* REQUIREMENT
Restate the listing below word for word.

* DATASET RECORDS
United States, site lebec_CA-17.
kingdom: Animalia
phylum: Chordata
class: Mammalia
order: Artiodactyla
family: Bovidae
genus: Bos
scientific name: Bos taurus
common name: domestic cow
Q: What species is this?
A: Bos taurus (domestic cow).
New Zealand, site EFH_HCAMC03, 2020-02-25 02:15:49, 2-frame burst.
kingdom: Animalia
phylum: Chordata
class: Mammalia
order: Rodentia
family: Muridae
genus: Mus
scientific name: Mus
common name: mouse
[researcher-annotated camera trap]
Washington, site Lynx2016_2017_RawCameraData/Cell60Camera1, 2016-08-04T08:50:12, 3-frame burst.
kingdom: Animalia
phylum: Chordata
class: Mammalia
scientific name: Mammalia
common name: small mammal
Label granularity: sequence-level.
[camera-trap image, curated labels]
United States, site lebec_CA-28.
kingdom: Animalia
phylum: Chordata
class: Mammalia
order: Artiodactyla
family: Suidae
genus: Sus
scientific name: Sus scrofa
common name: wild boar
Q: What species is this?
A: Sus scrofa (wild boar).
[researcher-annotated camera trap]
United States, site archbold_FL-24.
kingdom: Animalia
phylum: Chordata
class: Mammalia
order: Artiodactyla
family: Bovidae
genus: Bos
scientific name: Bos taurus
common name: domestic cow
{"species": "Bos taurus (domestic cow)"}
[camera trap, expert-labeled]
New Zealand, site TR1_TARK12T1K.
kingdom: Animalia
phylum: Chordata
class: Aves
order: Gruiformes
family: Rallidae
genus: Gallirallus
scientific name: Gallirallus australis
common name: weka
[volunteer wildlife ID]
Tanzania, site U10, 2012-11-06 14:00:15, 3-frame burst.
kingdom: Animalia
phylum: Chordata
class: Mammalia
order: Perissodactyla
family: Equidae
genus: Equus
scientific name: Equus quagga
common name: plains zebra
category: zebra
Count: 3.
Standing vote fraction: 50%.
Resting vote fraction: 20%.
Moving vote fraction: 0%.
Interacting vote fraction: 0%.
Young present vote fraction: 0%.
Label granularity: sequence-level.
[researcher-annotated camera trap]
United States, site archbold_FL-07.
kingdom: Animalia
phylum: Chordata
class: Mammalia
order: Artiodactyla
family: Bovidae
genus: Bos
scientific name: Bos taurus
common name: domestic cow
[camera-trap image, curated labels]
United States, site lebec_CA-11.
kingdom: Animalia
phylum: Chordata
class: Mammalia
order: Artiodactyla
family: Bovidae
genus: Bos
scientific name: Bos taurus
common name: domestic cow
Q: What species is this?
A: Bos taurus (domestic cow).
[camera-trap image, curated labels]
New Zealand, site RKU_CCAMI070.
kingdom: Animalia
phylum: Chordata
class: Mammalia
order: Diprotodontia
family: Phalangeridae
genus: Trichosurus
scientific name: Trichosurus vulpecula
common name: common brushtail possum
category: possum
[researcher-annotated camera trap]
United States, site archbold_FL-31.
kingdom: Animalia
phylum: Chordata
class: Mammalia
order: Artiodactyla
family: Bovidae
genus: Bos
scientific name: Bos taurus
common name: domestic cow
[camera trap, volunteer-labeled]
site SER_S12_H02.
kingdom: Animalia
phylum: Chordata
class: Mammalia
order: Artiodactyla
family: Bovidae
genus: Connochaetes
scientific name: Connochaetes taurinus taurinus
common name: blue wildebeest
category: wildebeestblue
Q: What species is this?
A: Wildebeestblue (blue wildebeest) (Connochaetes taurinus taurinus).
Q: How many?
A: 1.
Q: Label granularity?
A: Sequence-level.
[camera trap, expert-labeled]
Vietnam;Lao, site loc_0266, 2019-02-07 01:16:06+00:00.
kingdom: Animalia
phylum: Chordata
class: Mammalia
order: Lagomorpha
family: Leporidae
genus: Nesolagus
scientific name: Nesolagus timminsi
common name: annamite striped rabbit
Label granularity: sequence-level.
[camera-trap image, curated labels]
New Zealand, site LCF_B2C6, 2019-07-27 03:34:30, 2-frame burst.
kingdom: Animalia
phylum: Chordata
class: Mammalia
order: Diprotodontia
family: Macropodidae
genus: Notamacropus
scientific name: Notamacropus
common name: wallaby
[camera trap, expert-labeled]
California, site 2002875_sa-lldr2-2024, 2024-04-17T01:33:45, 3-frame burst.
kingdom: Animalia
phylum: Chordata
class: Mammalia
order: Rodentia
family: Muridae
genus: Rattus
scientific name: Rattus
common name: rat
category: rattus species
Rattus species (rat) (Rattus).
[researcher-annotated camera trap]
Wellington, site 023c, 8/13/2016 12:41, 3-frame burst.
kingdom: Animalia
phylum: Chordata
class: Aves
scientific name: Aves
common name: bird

* YOUR SOLUTION
United States, site lebec_CA-17.
kingdom: Animalia
phylum: Chordata
class: Mammalia
order: Artiodactyla
family: Bovidae
genus: Bos
scientific name: Bos taurus
common name: domestic cow
Q: What species is this?
A: Bos taurus (domestic cow).
New Zealand, site EFH_HCAMC03, 2020-02-25 02:15:49, 2-frame burst.
kingdom: Animalia
phylum: Chordata
class: Mammalia
order: Rodentia
family: Muridae
genus: Mus
scientific name: Mus
common name: mouse
[researcher-annotated camera trap]
Washington, site Lynx2016_2017_RawCameraData/Cell60Camera1, 2016-08-04T08:50:12, 3-frame burst.
kingdom: Animalia
phylum: Chordata
class: Mammalia
scientific name: Mammalia
common name: small mammal
Label granularity: sequence-level.
[camera-trap image, curated labels]
United States, site lebec_CA-28.
kingdom: Animalia
phylum: Chordata
class: Mammalia
order: Artiodactyla
family: Suidae
genus: Sus
scientific name: Sus scrofa
common name: wild boar
Q: What species is this?
A: Sus scrofa (wild boar).
[researcher-annotated camera trap]
United States, site archbold_FL-24.
kingdom: Animalia
phylum: Chordata
class: Mammalia
order: Artiodactyla
family: Bovidae
genus: Bos
scientific name: Bos taurus
common name: domestic cow
{"species": "Bos taurus (domestic cow)"}
[camera trap, expert-labeled]
New Zealand, site TR1_TARK12T1K.
kingdom: Animalia
phylum: Chordata
class: Aves
order: Gruiformes
family: Rallidae
genus: Gallirallus
scientific name: Gallirallus australis
common name: weka
[volunteer wildlife ID]
Tanzania, site U10, 2012-11-06 14:00:15, 3-frame burst.
kingdom: Animalia
phylum: Chordata
class: Mammalia
order: Perissodactyla
family: Equidae
genus: Equus
scientific name: Equus quagga
common name: plains zebra
category: zebra
Count: 3.
Standing vote fraction: 50%.
Resting vote fraction: 20%.
Moving vote fraction: 0%.
Interacting vote fraction: 0%.
Young present vote fraction: 0%.
Label granularity: sequence-level.
[researcher-annotated camera trap]
United States, site archbold_FL-07.
kingdom: Animalia
phylum: Chordata
class: Mammalia
order: Artiodactyla
family: Bovidae
genus: Bos
scientific name: Bos taurus
common name: domestic cow
[camera-trap image, curated labels]
United States, site lebec_CA-11.
kingdom: Animalia
phylum: Chordata
class: Mammalia
order: Artiodactyla
family: Bovidae
genus: Bos
scientific name: Bos taurus
common name: domestic cow
Q: What species is this?
A: Bos taurus (domestic cow).
[camera-trap image, curated labels]
New Zealand, site RKU_CCAMI070.
kingdom: Animalia
phylum: Chordata
class: Mammalia
order: Diprotodontia
family: Phalangeridae
genus: Trichosurus
scientific name: Trichosurus vulpecula
common name: common brushtail possum
category: possum
[researcher-annotated camera trap]
United States, site archbold_FL-31.
kingdom: Animalia
phylum: Chordata
class: Mammalia
order: Artiodactyla
family: Bovidae
genus: Bos
scientific name: Bos taurus
common name: domestic cow
[camera trap, volunteer-labeled]
site SER_S12_H02.
kingdom: Animalia
phylum: Chordata
class: Mammalia
order: Artiodactyla
family: Bovidae
genus: Connochaetes
scientific name: Connochaetes taurinus taurinus
common name: blue wildebeest
category: wildebeestblue
Q: What species is this?
A: Wildebeestblue (blue wildebeest) (Connochaetes taurinus taurinus).
Q: How many?
A: 1.
Q: Label granularity?
A: Sequence-level.
[camera trap, expert-labeled]
Vietnam;Lao, site loc_0266, 2019-02-07 01:16:06+00:00.
kingdom: Animalia
phylum: Chordata
class: Mammalia
order: Lagomorpha
family: Leporidae
genus: Nesolagus
scientific name: Nesolagus timminsi
common name: annamite striped rabbit
Label granularity: sequence-level.
[camera-trap image, curated labels]
New Zealand, site LCF_B2C6, 2019-07-27 03:34:30, 2-frame burst.
kingdom: Animalia
phylum: Chordata
class: Mammalia
order: Diprotodontia
family: Macropodidae
genus: Notamacropus
scientific name: Notamacropus
common name: wallaby
[camera trap, expert-labeled]
California, site 2002875_sa-lldr2-2024, 2024-04-17T01:33:45, 3-frame burst.
kingdom: Animalia
phylum: Chordata
class: Mammalia
order: Rodentia
family: Muridae
genus: Rattus
scientific name: Rattus
common name: rat
category: rattus species
Rattus species (rat) (Rattus).
[researcher-annotated camera trap]
Wellington, site 023c, 8/13/2016 12:41, 3-frame burst.
kingdom: Animalia
phylum: Chordata
class: Aves
scientific name: Aves
common name: bird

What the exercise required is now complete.